Once the deployment is complete, you should get a link similar to the below:
https://qa-test-planner-agent-*******.us-central1.run.app
When you access the URL, you will enter the web dev UI similar to when you try it locally. Go ahead and use your application from the Incognito window or your mobile device. It should be live already.
Now let's try these different prompt again - sequentially, see what happen there:
- " Can you find PRD related to Mortgage Estimator? "
- " Give me feedback about what can we improve on that"

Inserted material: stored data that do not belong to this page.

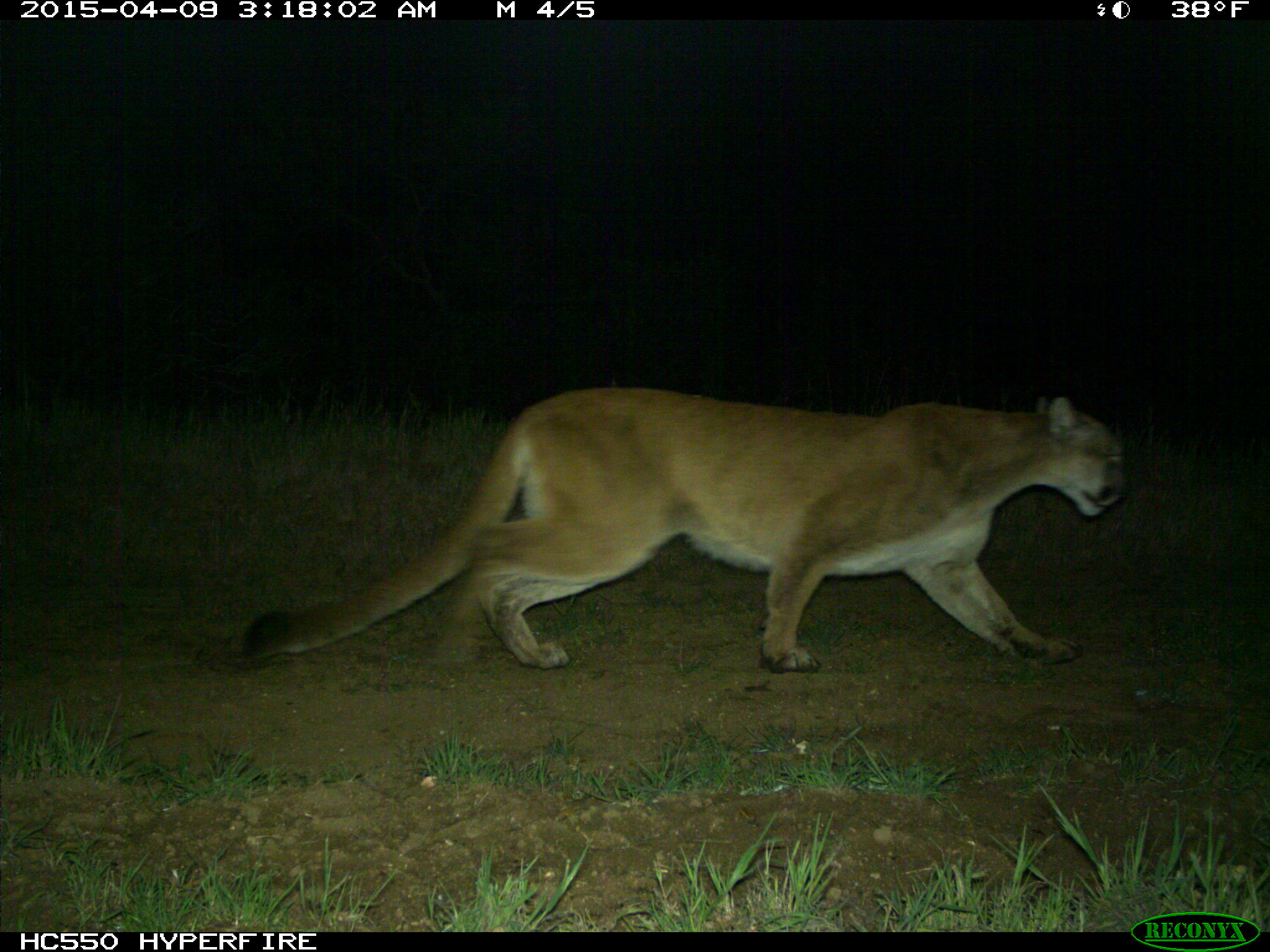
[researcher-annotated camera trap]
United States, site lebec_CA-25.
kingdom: Animalia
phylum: Chordata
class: Mammalia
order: Carnivora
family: Felidae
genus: Puma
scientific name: Puma concolor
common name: mountain lion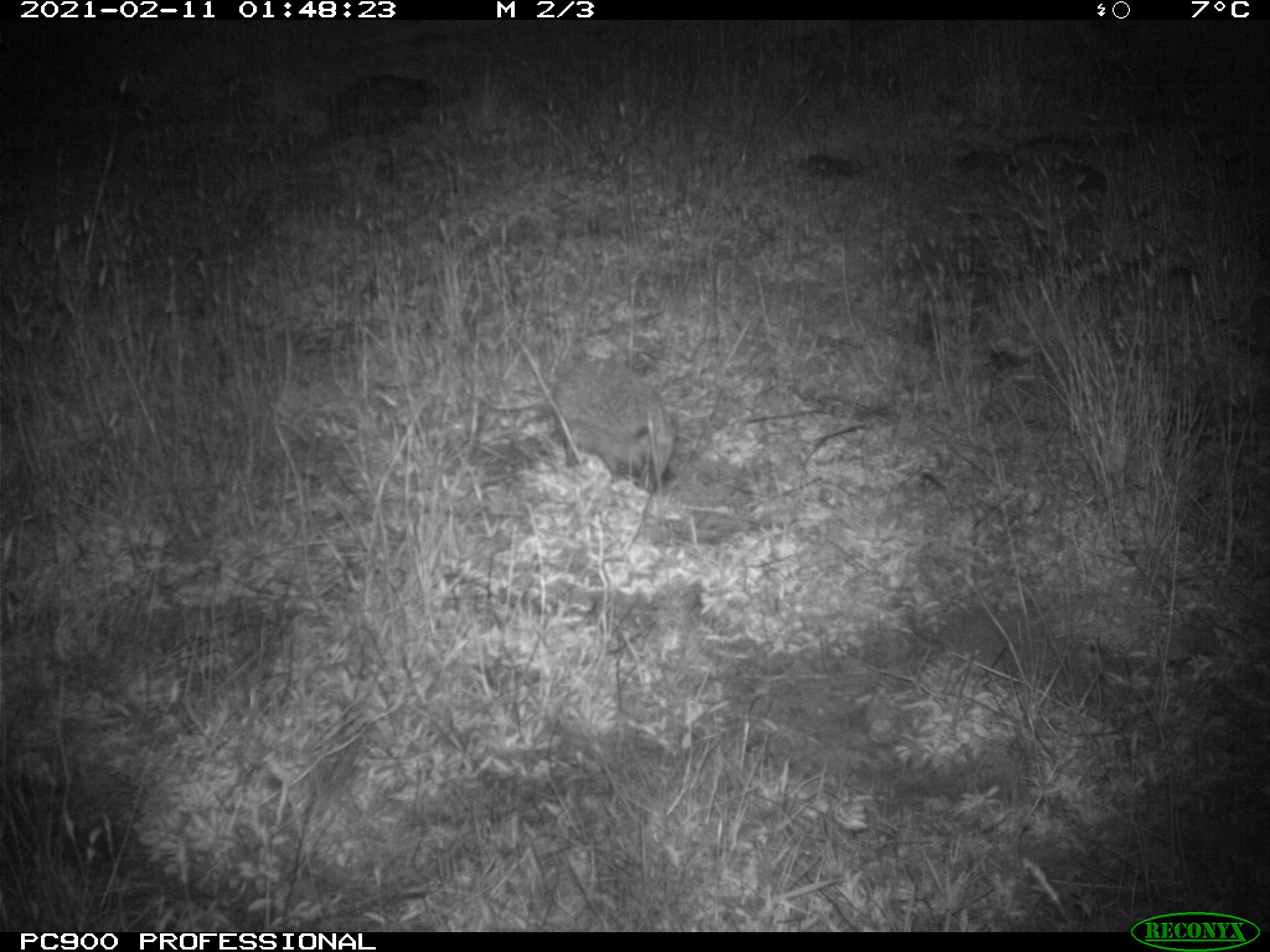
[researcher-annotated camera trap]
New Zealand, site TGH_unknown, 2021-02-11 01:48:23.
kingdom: Animalia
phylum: Chordata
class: Mammalia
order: Eulipotyphla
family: Erinaceidae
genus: Erinaceus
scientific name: Erinaceus europaeus europaeus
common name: european hedgehog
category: hedgehog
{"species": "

- " Write the test plan for it"
Additionally, as we run the agent as a FastAPI app, we also can inspect all the API routes in the /docs route. E.g. if you access the URL like this https://qa-test-planner-agent-*******.us-central1.run.app/docs you will see Swagger documentation page like shown below
Code Explanation
Now, let's inspect what file we need here for deployment, starting with server.py
# server.py
import os
from fastapi import FastAPI
from google.adk.cli.fast_api import get_fast_api_app
AGENT_DIR = os.path.dirname(os.path.abspath(__file__))
app_args = {"agents_dir": AGENT_DIR, "web": True}
app: FastAPI = get_fast_api_app(**app_args)

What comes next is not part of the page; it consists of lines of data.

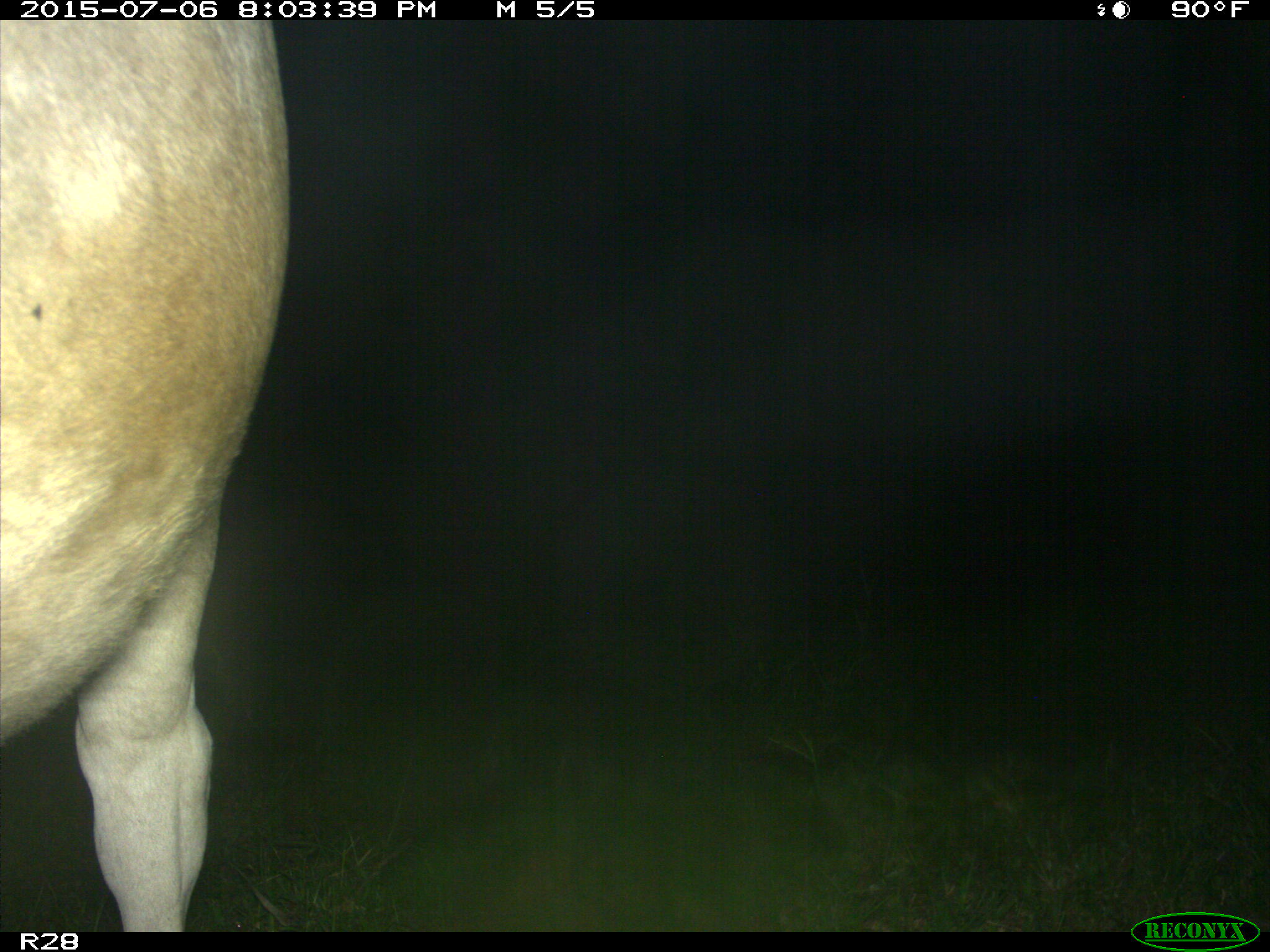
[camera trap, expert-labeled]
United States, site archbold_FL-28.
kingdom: Animalia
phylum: Chordata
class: Mammalia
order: Artiodactyla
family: Bovidae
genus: Bos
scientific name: Bos taurus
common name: domestic cow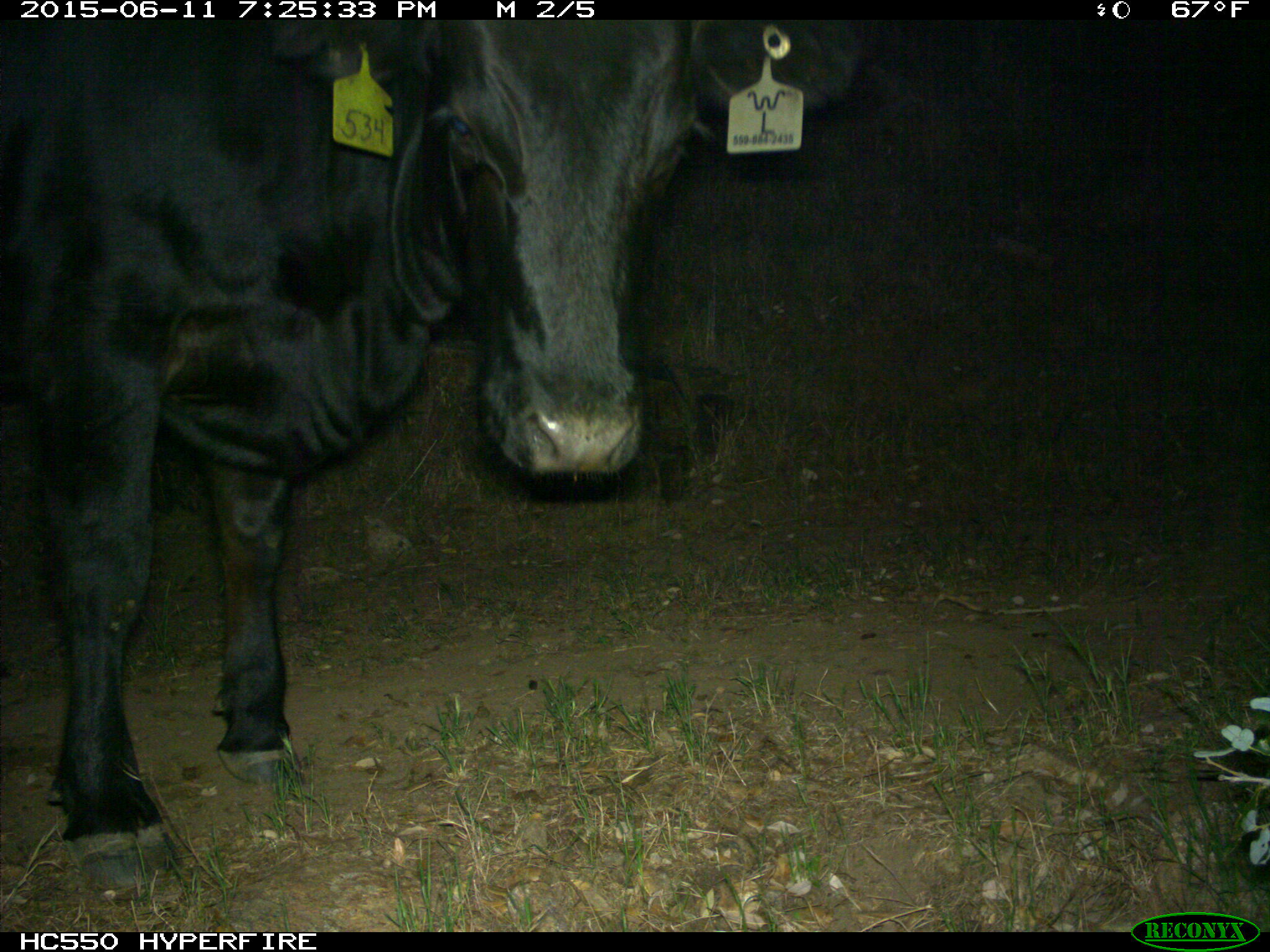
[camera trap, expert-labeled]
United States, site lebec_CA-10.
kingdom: Animalia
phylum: Chordata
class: Mammalia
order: Artiodactyla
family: Bovidae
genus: Bos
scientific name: Bos taurus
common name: domestic cow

app.title = "qa-test-planner-agent"
app.description = "API for interacting with the Agent qa-test-planner-agent"
if __name__ == "__main__":
import uvicorn
uvicorn.run(app, host="0.0.0.0", port=8080)
We can easily convert our agent into a fastapi app using the get_fast_api_app function. In this function, we can set up various functionality, for example configuring session service, artifact service, or even tracing data to the cloud.
If you want to, you can also set the application lifecycle here. After that we can use uvicorn to run the Fast API application
After that, the Dockerfile will provide us the necessary steps to run the application
# Dockerfile
FROM python:3.12-slim
RUN pip install --no-cache-dir uv==0.7.13
WORKDIR /app
COPY . .
RUN uv sync --frozen
EXPOSE 8080
CMD ["uv", "run", "uvicorn", "server:app", "--host", "0.0.0.0", "--port", "8080"]
6. Challenge
Now it is your time to shine and polish your exploration skills. Can you also create a tool so that PRD review feedback is also written to a file?
7. Clean up
To avoid incurring charges to your Google Cloud account for the resources used in this codelab, follow these steps:
- In the Google Cloud console, go to the Manage resources page.
- In the project list, select the project that you want to delete, and then click Delete.
- In the dialog, type the project ID, and then click Shut down to delete the project.
- Alternatively you can go to Cloud Run on the console, select the service you just deployed and delete.